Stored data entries
BEGIN
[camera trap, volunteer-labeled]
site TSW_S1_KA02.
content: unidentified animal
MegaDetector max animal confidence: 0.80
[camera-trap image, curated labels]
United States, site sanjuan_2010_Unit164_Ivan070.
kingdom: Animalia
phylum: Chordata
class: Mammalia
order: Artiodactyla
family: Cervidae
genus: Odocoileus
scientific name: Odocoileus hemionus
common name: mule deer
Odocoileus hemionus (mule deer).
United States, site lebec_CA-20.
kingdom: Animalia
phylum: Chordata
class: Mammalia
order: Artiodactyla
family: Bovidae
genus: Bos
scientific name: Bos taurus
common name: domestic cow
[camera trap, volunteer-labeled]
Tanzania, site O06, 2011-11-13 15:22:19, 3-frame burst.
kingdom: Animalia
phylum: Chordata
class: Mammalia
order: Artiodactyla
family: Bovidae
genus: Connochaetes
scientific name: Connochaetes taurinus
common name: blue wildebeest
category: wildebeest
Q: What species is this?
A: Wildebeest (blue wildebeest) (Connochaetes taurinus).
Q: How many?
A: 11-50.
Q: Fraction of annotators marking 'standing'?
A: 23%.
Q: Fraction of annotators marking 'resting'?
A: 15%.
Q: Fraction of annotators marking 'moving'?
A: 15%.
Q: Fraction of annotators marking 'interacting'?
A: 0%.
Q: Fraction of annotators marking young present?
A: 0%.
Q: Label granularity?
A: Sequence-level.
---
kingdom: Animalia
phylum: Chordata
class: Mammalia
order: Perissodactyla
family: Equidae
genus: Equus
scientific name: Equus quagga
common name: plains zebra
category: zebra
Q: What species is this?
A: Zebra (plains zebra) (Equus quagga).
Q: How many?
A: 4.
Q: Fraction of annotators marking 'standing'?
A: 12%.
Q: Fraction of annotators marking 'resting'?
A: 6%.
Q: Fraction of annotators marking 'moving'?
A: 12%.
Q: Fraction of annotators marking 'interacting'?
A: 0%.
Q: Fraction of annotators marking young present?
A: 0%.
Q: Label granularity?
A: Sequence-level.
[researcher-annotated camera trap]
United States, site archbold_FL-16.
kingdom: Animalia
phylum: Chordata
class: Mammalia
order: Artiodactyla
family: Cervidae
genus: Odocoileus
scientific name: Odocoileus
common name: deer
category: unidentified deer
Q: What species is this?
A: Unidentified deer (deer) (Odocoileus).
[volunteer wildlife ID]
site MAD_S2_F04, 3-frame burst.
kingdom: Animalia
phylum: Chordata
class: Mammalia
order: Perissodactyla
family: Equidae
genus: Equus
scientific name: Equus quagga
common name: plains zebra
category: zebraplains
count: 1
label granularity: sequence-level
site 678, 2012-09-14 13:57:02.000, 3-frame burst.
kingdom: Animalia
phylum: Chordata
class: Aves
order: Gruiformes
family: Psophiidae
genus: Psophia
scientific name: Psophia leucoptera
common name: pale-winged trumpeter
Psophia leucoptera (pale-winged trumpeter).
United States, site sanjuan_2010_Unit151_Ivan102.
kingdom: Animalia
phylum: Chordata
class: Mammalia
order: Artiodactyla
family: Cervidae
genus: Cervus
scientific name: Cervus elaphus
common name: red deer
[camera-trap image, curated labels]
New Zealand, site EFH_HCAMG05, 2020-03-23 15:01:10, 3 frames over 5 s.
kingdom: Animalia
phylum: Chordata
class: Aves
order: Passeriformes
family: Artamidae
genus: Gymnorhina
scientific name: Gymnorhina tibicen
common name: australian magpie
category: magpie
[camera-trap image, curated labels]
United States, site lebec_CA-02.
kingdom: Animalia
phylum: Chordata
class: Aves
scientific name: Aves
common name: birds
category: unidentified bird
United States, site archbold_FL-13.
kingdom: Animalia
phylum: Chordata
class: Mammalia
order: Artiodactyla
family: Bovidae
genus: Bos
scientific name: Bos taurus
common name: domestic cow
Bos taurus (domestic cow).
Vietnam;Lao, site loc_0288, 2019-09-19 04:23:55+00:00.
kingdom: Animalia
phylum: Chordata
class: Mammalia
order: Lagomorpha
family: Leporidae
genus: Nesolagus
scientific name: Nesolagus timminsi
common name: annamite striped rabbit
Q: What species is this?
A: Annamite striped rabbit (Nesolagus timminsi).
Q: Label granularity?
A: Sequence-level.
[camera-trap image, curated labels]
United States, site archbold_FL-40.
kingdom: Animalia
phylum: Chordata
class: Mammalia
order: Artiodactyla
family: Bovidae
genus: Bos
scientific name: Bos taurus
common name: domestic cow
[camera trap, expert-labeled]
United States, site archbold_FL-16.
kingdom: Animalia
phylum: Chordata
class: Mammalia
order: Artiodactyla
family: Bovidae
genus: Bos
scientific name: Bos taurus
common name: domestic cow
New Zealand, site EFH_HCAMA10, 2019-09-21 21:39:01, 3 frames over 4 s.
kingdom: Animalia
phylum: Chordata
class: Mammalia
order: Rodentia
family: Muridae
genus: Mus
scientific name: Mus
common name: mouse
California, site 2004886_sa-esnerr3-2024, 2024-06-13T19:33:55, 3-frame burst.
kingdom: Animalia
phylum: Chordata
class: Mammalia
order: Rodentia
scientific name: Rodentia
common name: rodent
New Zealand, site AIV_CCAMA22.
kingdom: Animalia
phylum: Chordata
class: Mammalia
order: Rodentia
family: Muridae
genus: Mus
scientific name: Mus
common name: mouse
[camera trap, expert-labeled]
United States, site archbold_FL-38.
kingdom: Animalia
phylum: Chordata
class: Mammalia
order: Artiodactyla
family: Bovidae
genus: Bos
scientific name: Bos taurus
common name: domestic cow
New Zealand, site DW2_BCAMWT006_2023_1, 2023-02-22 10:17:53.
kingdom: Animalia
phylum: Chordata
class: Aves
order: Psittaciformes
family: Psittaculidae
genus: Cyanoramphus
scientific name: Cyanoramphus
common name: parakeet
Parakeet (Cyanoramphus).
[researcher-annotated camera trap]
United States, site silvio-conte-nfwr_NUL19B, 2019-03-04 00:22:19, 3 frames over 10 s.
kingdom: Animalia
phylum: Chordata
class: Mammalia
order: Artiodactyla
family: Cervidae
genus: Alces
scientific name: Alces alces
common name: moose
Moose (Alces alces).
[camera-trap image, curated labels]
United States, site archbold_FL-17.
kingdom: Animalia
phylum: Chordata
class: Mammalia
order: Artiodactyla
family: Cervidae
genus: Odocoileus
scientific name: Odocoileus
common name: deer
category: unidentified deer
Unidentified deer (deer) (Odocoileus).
END
*TASK DETAILS*. Retype the data precisely.

*SOLVED PROBLEM*.
[camera trap, volunteer-labeled]
site TSW_S1_KA02.
content: unidentified animal
MegaDetector max animal confidence: 0.80
[camera-trap image, curated labels]
United States, site sanjuan_2010_Unit164_Ivan070.
kingdom: Animalia
phylum: Chordata
class: Mammalia
order: Artiodactyla
family: Cervidae
genus: Odocoileus
scientific name: Odocoileus hemionus
common name: mule deer
Odocoileus hemionus (mule deer).
United States, site lebec_CA-20.
kingdom: Animalia
phylum: Chordata
class: Mammalia
order: Artiodactyla
family: Bovidae
genus: Bos
scientific name: Bos taurus
common name: domestic cow
[camera trap, volunteer-labeled]
Tanzania, site O06, 2011-11-13 15:22:19, 3-frame burst.
kingdom: Animalia
phylum: Chordata
class: Mammalia
order: Artiodactyla
family: Bovidae
genus: Connochaetes
scientific name: Connochaetes taurinus
common name: blue wildebeest
category: wildebeest
Q: What species is this?
A: Wildebeest (blue wildebeest) (Connochaetes taurinus).
Q: How many?
A: 11-50.
Q: Fraction of annotators marking 'standing'?
A: 23%.
Q: Fraction of annotators marking 'resting'?
A: 15%.
Q: Fraction of annotators marking 'moving'?
A: 15%.
Q: Fraction of annotators marking 'interacting'?
A: 0%.
Q: Fraction of annotators marking young present?
A: 0%.
Q: Label granularity?
A: Sequence-level.
---
kingdom: Animalia
phylum: Chordata
class: Mammalia
order: Perissodactyla
family: Equidae
genus: Equus
scientific name: Equus quagga
common name: plains zebra
category: zebra
Q: What species is this?
A: Zebra (plains zebra) (Equus quagga).
Q: How many?
A: 4.
Q: Fraction of annotators marking 'standing'?
A: 12%.
Q: Fraction of annotators marking 'resting'?
A: 6%.
Q: Fraction of annotators marking 'moving'?
A: 12%.
Q: Fraction of annotators marking 'interacting'?
A: 0%.
Q: Fraction of annotators marking young present?
A: 0%.
Q: Label granularity?
A: Sequence-level.
[researcher-annotated camera trap]
United States, site archbold_FL-16.
kingdom: Animalia
phylum: Chordata
class: Mammalia
order: Artiodactyla
family: Cervidae
genus: Odocoileus
scientific name: Odocoileus
common name: deer
category: unidentified deer
Q: What species is this?
A: Unidentified deer (deer) (Odocoileus).
[volunteer wildlife ID]
site MAD_S2_F04, 3-frame burst.
kingdom: Animalia
phylum: Chordata
class: Mammalia
order: Perissodactyla
family: Equidae
genus: Equus
scientific name: Equus quagga
common name: plains zebra
category: zebraplains
count: 1
label granularity: sequence-level
site 678, 2012-09-14 13:57:02.000, 3-frame burst.
kingdom: Animalia
phylum: Chordata
class: Aves
order: Gruiformes
family: Psophiidae
genus: Psophia
scientific name: Psophia leucoptera
common name: pale-winged trumpeter
Psophia leucoptera (pale-winged trumpeter).
United States, site sanjuan_2010_Unit151_Ivan102.
kingdom: Animalia
phylum: Chordata
class: Mammalia
order: Artiodactyla
family: Cervidae
genus: Cervus
scientific name: Cervus elaphus
common name: red deer
[camera-trap image, curated labels]
New Zealand, site EFH_HCAMG05, 2020-03-23 15:01:10, 3 frames over 5 s.
kingdom: Animalia
phylum: Chordata
class: Aves
order: Passeriformes
family: Artamidae
genus: Gymnorhina
scientific name: Gymnorhina tibicen
common name: australian magpie
category: magpie
[camera-trap image, curated labels]
United States, site lebec_CA-02.
kingdom: Animalia
phylum: Chordata
class: Aves
scientific name: Aves
common name: birds
category: unidentified bird
United States, site archbold_FL-13.
kingdom: Animalia
phylum: Chordata
class: Mammalia
order: Artiodactyla
family: Bovidae
genus: Bos
scientific name: Bos taurus
common name: domestic cow
Bos taurus (domestic cow).
Vietnam;Lao, site loc_0288, 2019-09-19 04:23:55+00:00.
kingdom: Animalia
phylum: Chordata
class: Mammalia
order: Lagomorpha
family: Leporidae
genus: Nesolagus
scientific name: Nesolagus timminsi
common name: annamite striped rabbit
Q: What species is this?
A: Annamite striped rabbit (Nesolagus timminsi).
Q: Label granularity?
A: Sequence-level.
[camera-trap image, curated labels]
United States, site archbold_FL-40.
kingdom: Animalia
phylum: Chordata
class: Mammalia
order: Artiodactyla
family: Bovidae
genus: Bos
scientific name: Bos taurus
common name: domestic cow
[camera trap, expert-labeled]
United States, site archbold_FL-16.
kingdom: Animalia
phylum: Chordata
class: Mammalia
order: Artiodactyla
family: Bovidae
genus: Bos
scientific name: Bos taurus
common name: domestic cow
New Zealand, site EFH_HCAMA10, 2019-09-21 21:39:01, 3 frames over 4 s.
kingdom: Animalia
phylum: Chordata
class: Mammalia
order: Rodentia
family: Muridae
genus: Mus
scientific name: Mus
common name: mouse
California, site 2004886_sa-esnerr3-2024, 2024-06-13T19:33:55, 3-frame burst.
kingdom: Animalia
phylum: Chordata
class: Mammalia
order: Rodentia
scientific name: Rodentia
common name: rodent
New Zealand, site AIV_CCAMA22.
kingdom: Animalia
phylum: Chordata
class: Mammalia
order: Rodentia
family: Muridae
genus: Mus
scientific name: Mus
common name: mouse
[camera trap, expert-labeled]
United States, site archbold_FL-38.
kingdom: Animalia
phylum: Chordata
class: Mammalia
order: Artiodactyla
family: Bovidae
genus: Bos
scientific name: Bos taurus
common name: domestic cow
New Zealand, site DW2_BCAMWT006_2023_1, 2023-02-22 10:17:53.
kingdom: Animalia
phylum: Chordata
class: Aves
order: Psittaciformes
family: Psittaculidae
genus: Cyanoramphus
scientific name: Cyanoramphus
common name: parakeet
Parakeet (Cyanoramphus).
[researcher-annotated camera trap]
United States, site silvio-conte-nfwr_NUL19B, 2019-03-04 00:22:19, 3 frames over 10 s.
kingdom: Animalia
phylum: Chordata
class: Mammalia
order: Artiodactyla
family: Cervidae
genus: Alces
scientific name: Alces alces
common name: moose
Moose (Alces alces).
[camera-trap image, curated labels]
United States, site archbold_FL-17.
kingdom: Animalia
phylum: Chordata
class: Mammalia
order: Artiodactyla
family: Cervidae
genus: Odocoileus
scientific name: Odocoileus
common name: deer
category: unidentified deer
Unidentified deer (deer) (Odocoileus).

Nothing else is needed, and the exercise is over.